Davacı, ziynet eşyalarının bozdurulması, aileden gelen yardım ve miras ile evlilik birliği içerisinde edinilen taşınmaza ve araca katkısı sebebiyle alacak talebinde bulunmuştur. Dava konusu taşınmaz, eşler arasında edinilmiş mallara katılma rejiminin geçerli olduğu dönemde, davalı eş adına satın alınmıştır. Davacı kadın, dava konusu malın alımına katkıda bulunduğunu ileri sürmüştür. Davacının dava konusu taşınmazın alımında ziynetlerini bozdurularak  katkıda bulunduğu dosya kapsamı ile sabittir.  Değer artış payı alacağı; eşlerden birinin diğerine ait malın edinilmesine, iyileştirilmesine veya korunmasına hiç ya da uygun karşılık almaksızın esaslı katkıda bulunması durumunda, tasfiye sırasında bu malda meydana gelebilecek değer artışı için katkısı oranında sahip olduğu alacak hakkıdır. Edinilmiş mal olup katılma alacağına tabi mala ilişkin sabit olan katkı nedeniyle talep edilen değer artış payı ayrıca bilirkişiye hesaplattırılmalı ve katılma alacağı ile birlikte karar verilmelidir.
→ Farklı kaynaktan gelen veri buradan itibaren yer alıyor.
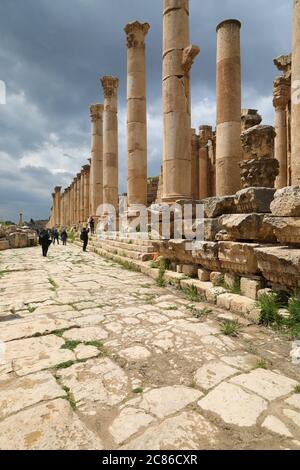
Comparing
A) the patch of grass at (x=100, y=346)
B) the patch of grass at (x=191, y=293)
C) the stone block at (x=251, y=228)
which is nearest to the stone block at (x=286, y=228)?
the stone block at (x=251, y=228)

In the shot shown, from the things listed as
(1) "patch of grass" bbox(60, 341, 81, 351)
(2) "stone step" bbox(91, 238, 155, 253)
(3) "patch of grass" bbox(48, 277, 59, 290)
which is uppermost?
(2) "stone step" bbox(91, 238, 155, 253)

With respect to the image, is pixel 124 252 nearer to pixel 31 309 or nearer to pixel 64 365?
pixel 31 309

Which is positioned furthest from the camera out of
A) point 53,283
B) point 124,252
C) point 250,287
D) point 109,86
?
point 109,86

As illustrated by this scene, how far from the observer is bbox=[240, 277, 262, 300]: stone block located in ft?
14.2

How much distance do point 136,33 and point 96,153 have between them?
1099cm

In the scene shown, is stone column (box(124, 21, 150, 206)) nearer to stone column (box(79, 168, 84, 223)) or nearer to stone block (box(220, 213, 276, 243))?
stone block (box(220, 213, 276, 243))

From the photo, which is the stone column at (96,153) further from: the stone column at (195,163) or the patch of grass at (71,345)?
the patch of grass at (71,345)

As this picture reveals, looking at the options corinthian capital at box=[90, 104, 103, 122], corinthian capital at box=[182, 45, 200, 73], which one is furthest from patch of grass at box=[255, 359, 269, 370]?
corinthian capital at box=[90, 104, 103, 122]

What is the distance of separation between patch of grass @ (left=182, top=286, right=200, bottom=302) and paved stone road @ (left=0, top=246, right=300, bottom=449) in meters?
0.54

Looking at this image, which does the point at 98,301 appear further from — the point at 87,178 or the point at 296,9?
the point at 87,178

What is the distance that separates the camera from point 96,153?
23.9m

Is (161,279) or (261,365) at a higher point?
(161,279)

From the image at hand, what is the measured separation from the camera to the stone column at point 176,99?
999cm

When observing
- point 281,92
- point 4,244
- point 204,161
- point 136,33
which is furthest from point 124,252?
point 204,161
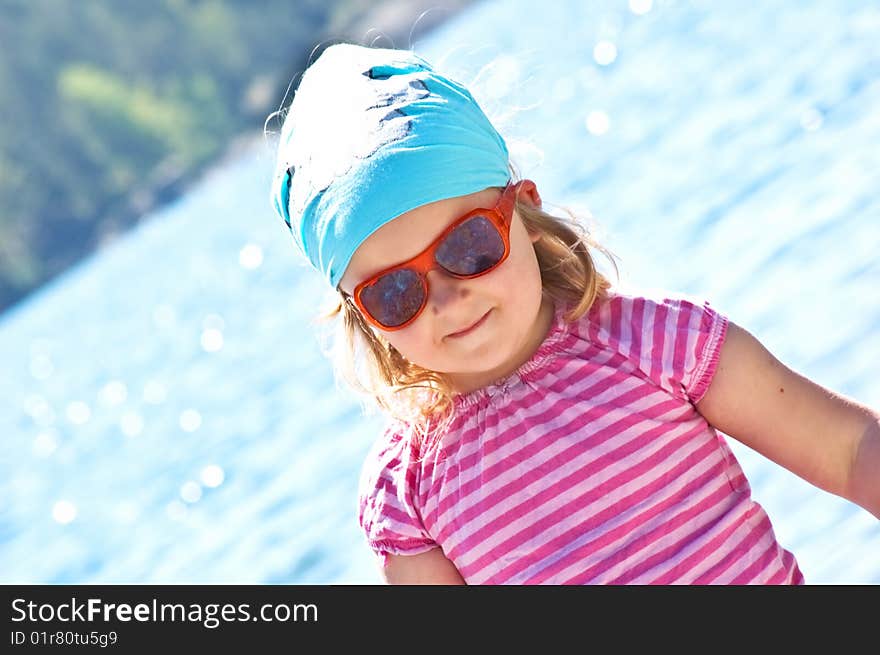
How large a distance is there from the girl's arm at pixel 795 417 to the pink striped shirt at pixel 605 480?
1.9 inches

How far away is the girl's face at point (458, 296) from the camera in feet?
8.18

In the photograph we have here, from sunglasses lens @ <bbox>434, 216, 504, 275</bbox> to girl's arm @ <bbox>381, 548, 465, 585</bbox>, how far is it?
568mm

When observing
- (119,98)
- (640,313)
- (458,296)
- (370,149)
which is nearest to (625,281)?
(640,313)

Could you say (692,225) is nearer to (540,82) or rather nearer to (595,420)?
(595,420)

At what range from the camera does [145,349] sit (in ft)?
54.9

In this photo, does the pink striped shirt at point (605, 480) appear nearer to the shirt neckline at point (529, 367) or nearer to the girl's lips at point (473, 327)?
the shirt neckline at point (529, 367)

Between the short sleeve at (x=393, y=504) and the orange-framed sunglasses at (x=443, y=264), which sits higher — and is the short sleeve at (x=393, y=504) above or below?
below

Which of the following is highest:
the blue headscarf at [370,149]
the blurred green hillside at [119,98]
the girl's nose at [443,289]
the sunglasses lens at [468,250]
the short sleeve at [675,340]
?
the blurred green hillside at [119,98]

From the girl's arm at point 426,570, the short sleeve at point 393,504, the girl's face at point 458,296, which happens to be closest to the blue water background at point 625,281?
the girl's face at point 458,296

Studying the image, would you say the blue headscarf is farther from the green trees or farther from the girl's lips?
the green trees

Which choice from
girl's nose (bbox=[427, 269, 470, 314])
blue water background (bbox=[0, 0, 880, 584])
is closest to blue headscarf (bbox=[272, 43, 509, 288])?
girl's nose (bbox=[427, 269, 470, 314])

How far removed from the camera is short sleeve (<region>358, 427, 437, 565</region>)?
102 inches
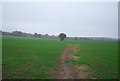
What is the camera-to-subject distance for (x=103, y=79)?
793 centimetres

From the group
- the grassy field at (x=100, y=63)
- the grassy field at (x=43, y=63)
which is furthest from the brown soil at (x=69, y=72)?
the grassy field at (x=100, y=63)

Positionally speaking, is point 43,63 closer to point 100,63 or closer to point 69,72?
point 69,72

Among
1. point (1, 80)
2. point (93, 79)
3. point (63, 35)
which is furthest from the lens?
point (63, 35)

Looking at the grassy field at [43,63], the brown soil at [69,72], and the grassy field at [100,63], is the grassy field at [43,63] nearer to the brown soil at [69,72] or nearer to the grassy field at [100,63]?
the grassy field at [100,63]

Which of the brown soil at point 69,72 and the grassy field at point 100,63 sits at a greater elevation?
the brown soil at point 69,72

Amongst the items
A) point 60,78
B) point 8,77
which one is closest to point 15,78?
point 8,77

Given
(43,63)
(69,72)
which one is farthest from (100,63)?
(43,63)

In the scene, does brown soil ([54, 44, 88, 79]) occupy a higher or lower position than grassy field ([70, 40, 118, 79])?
higher

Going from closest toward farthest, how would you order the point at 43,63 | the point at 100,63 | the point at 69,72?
the point at 69,72, the point at 43,63, the point at 100,63

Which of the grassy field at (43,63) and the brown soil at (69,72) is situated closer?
the brown soil at (69,72)

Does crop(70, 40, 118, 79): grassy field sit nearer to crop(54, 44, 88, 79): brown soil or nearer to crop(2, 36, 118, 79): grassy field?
crop(2, 36, 118, 79): grassy field

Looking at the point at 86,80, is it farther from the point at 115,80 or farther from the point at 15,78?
the point at 15,78

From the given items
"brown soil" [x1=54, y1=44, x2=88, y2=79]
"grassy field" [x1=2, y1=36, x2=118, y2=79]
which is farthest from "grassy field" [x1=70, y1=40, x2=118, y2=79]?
"brown soil" [x1=54, y1=44, x2=88, y2=79]

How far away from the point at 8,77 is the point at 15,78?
0.57m
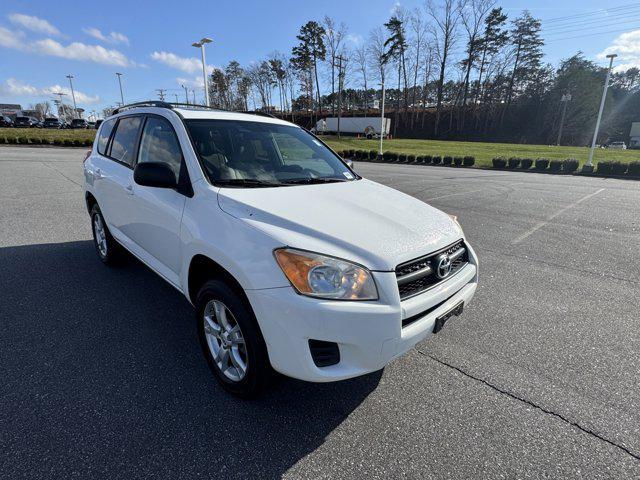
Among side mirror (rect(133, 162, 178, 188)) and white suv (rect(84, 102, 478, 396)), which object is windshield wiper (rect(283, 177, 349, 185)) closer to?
white suv (rect(84, 102, 478, 396))

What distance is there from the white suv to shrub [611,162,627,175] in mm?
21316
N.. K.. ile H.. T.. aralarındaki katkı payı alacağı davasının kısmen kabulüne ve kısmen reddine dair Yalova Aile Mahkemesi’nden verilen 29.05.2014 gün ve … sayılı hükmün Yargıtay’ca incelenmesi davacı vekili tarafından süresinde istenilmiş olmakla; dosya incelendi, gereği düşünüldü:

K A R A R

Davacı vekili, ziynet eşyalarının bozdurulması, aileden gelen yardım ve miras ile evlilik birliği içerisinde edinilen … ada … parselde kayıtlı 3 nolu taşınmaza ve … plakalı araca katkısı sebebiyle yine evlilik içerisinde alınıp satılan mal varlıklarından elde edilen kira bedelleri nedeniyle 35.000 TL alacağın faizi ile birlikte tahsiline karar verilmesini istemiştir. Daha sonra sunulan dilekçesi ile talebini taşınmaz sebebiyle alacak isteğine hasrettiğini bildirmiştir.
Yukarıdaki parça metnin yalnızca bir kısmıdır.